Last October, the Department of Energy’s Advanced Research Projects Agency–Energy (ARPA-E) announced $151 million in funding for 37 bold energy projects. The agency was created to seed high-risk, high-reward technology companies that aim to transform how America is powered. With a total budget of $400 million, ARPA-E’s stated mission is to fund projects that will reduce America’s dependence on foreign energy imports, limit energy-related greenhouse gas emissions, improve energy efficiency, and make the United States a global competitor in the development of advanced energy technologies.

Can this new agency help close the gap between the United States and nations like China, Japan, and Korea currently dominating the emerging green-tech industry?
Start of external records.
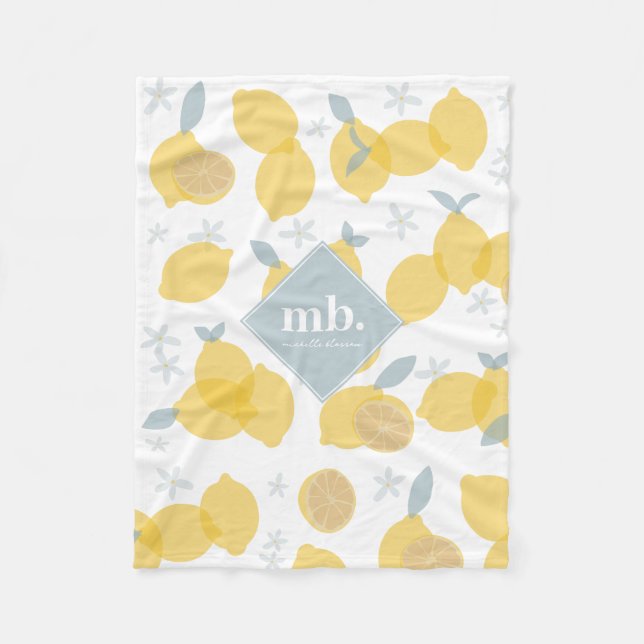 Couverture Polaire Monogramme Motif Pastel Citrus Lemons (Devant)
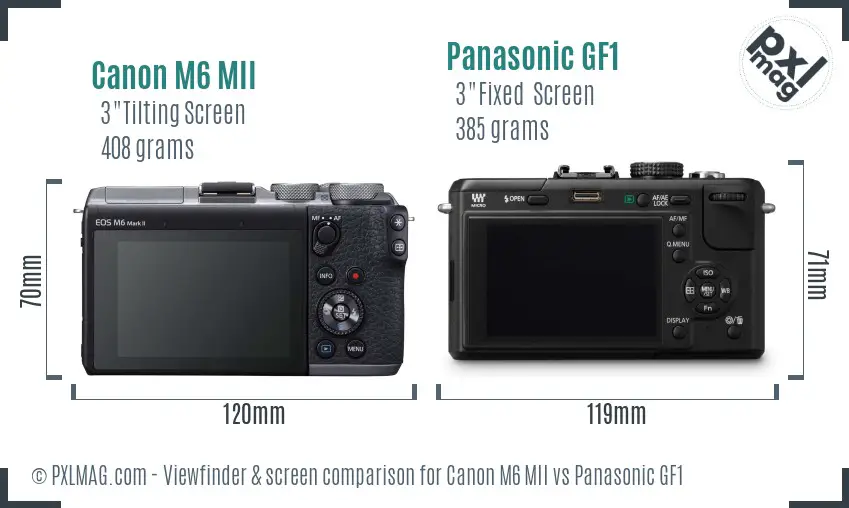 Canon M6 MII vs Panasonic GF1 Screen and Viewfinder comparison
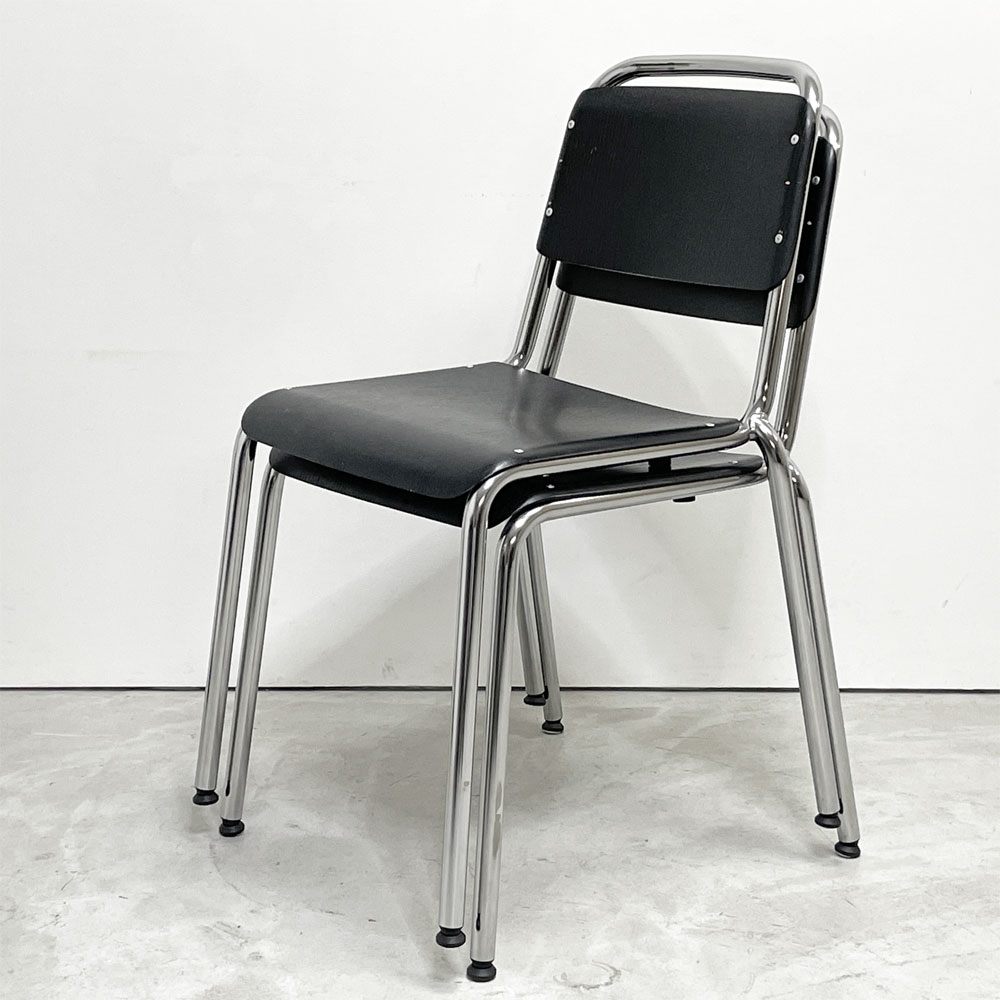 ヘイ HAY ハーフタイムチェア HALFTIME CHAIR ダイニングチェア スタッキング プライウッド スチール ブラック 北欧 デンマーク モダン 現状品 A ●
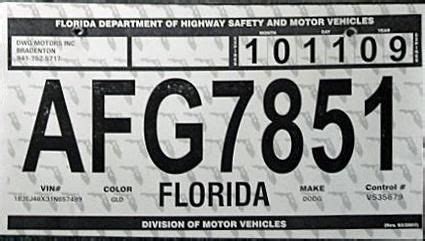 Florida Temporary License Plate | License plate, Templates printable free, Tag template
ARPA-E’s $400 million budget is loose change compared to the massive investments—$217 billion—that China plans to make in green technologies over the next five years. Even the $80 billion pledged to green projects as part of Obama’s economic stimulus falls short, so the question remains whether the United States can really compete in a battle of green investments.

Rising Tigers, Sleeping Giant, a much-discussed report released by the Breakthrough Institute last November, found that China, Japan, and South Korea have all surpassed the United States in the production of virtually all types of clean-energy technologies. It is expected that over the next five years the governments of these nations will out-invest the United States three to one in the clean-tech sector.

What the United States lacks in total dollars invested, it will try to make up for in innovation. While it is expected that many of the 37 projects funded by ARPA-E will fail, the hope is that at least a few—or even one—will turn out to be game changers. Among the projects receiving the most funding are a new hybrid thermal-mechanical drill technology from Foro Energy intended to improve access to U.S. geothermal energy stores (grant: $9,151,300); FloDesign’s Mixer Ejector Wind Turbine, a high-efficiency shrouded wind turbine (grant: $8,325,400); EaglePicher and Pacific Northwest National Laboratory’s high-energy, low-cost planar liquid sodium beta batteries for grid-scale electrical power storage (grant: $7,200,000); and DuPont and Bio Architecture Lab’s biobutanol biofuel from seaweed (grant: $9,000,000).

The upshot of the Rising Tigers, Sleeping Giant report is that ultimately the public investment gap between the United States and Asia will cause private investors eager to fund promising green technologies to turn to Asia, not the United States. The report predicted that the United States, unless there is a focused and substantial increase in public investment, will likely have to import most of its green technologies in the coming years.